In the developed world today safety/loss prevention/risk management standards are generally good but high fatality rates still occur in deep mines like the South African gold operations where very severe and extreme physical conditions are encountered. The worst safety record in the industry is probably held by the Chinese coal mining industry where standards are very low and disasters all too frequently occur from gas/coal dust fire and explosions and from massive falls of ground.

In terms of "All Risks", rather than personal liability, there is an important distinction to be made between conditions in South Africa and China. The average South African gold mine is a large industrial complex above and below ground and comparatively well managed. Even the more frequent major incidents: fire and seismic events (as a direct result of mining operations), tend to be relatively localised in effect and damage to physical assets, although at least partial business interruption is often experienced. Much of the Chinese coal mining industry however is in small units that suffer from low standards in all respects - old equipment, labour intensive methods and poor management. Major disasters are all too frequent with great loss of life and possibly the destruction of most, if not all, of the mine facilities underground.
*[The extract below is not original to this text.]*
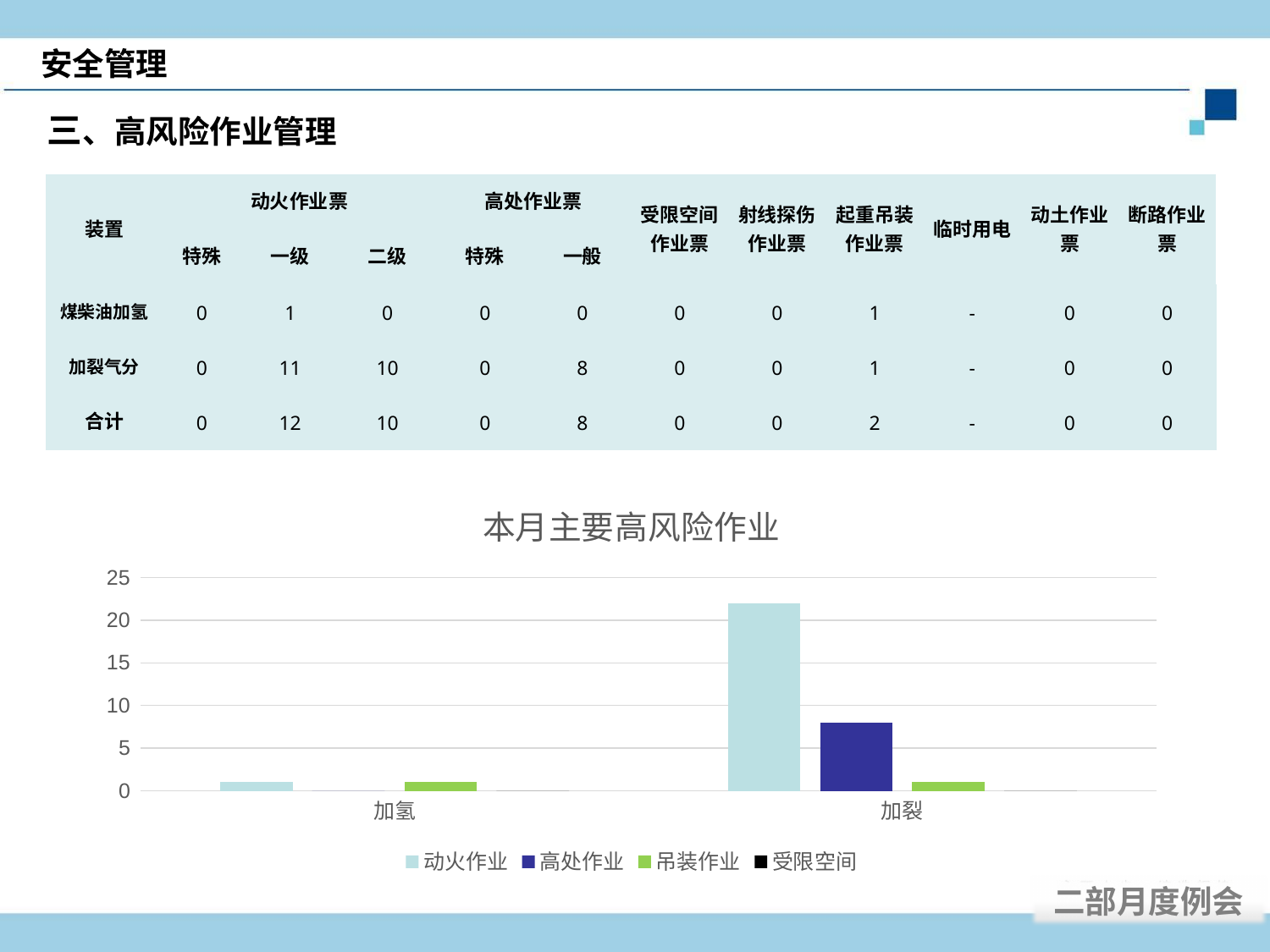
Which category has the higher value for 动火作业? 加裂 In the 加裂 category, which is larger: 高处作业 or 吊装作业? 高处作业 Is the value for 动火作业 in 加氢 greater or less than 5? less What is the title of the chart? 本月主要高风险作业 Is the value for 动火作业 in 加裂 greater or less than 15? greater How many categories are shown on the x axis of the chart? 2 What kind of chart is shown on the slide? bar chart How many series does the chart legend list? 4 Which series is shown in light blue in the chart legend? 动火作业 Which series has the highest value in the 加裂 category? 动火作业 Is the value for 高处作业 in 加裂 greater or less than 5? greater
This comparison illustrates the point that most major accidents in mining are potentially avoidable if there are consistently high operating and safety standards and good management that anticipate risk. Recent disasters in South African mines have resulted from lapses in set standards.

The association of accidents involving injury or death with or without damage to physical assets, almost inevitably involves some loss of production. Safety standards are often incorporated into "Loss Control" procedures that anticipate risk and the overall threat to personnel and output.
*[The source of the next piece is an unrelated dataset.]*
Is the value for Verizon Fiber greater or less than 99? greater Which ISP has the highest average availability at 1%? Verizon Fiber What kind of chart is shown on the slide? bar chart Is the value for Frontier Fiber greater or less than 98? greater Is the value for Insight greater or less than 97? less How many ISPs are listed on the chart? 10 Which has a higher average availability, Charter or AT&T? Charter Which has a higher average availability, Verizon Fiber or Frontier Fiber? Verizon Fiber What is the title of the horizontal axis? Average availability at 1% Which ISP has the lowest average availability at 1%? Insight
As regards theft and fraud, in at least one Latin American country it has been said "stealing from a foreign (mining) company is a patriotic act" whether it is equipment or the product. Elsewhere it may be less routine but can nevertheless be a serious problem. Gold theft in South Africa has increased considerably in recent years.

The industry is facing an increase in political risk; particularly following the opening up of Eastern Europe and the Former Soviet Union and Mongolia, China and Asian countries with dubious political regimes. Latin America will also continue to be associated with political risk. Risk of terrorist activity and/or sabotage is a recurring problem and not always easy to anticipate but some mines are obliged to employ an armed quasi-military security force.

Foreign investors/companies associated with the mining of natural resources is frequently politically sensitive and seen as the exploitation of a national resource that belongs to "the people". Business Interruption can arise for any number of reasons above and below ground. Costly replacement parts may be held on-site as contingency spares to guard against serious downtime from unusual component failure. Natural Perils are not considered in the sections that follow.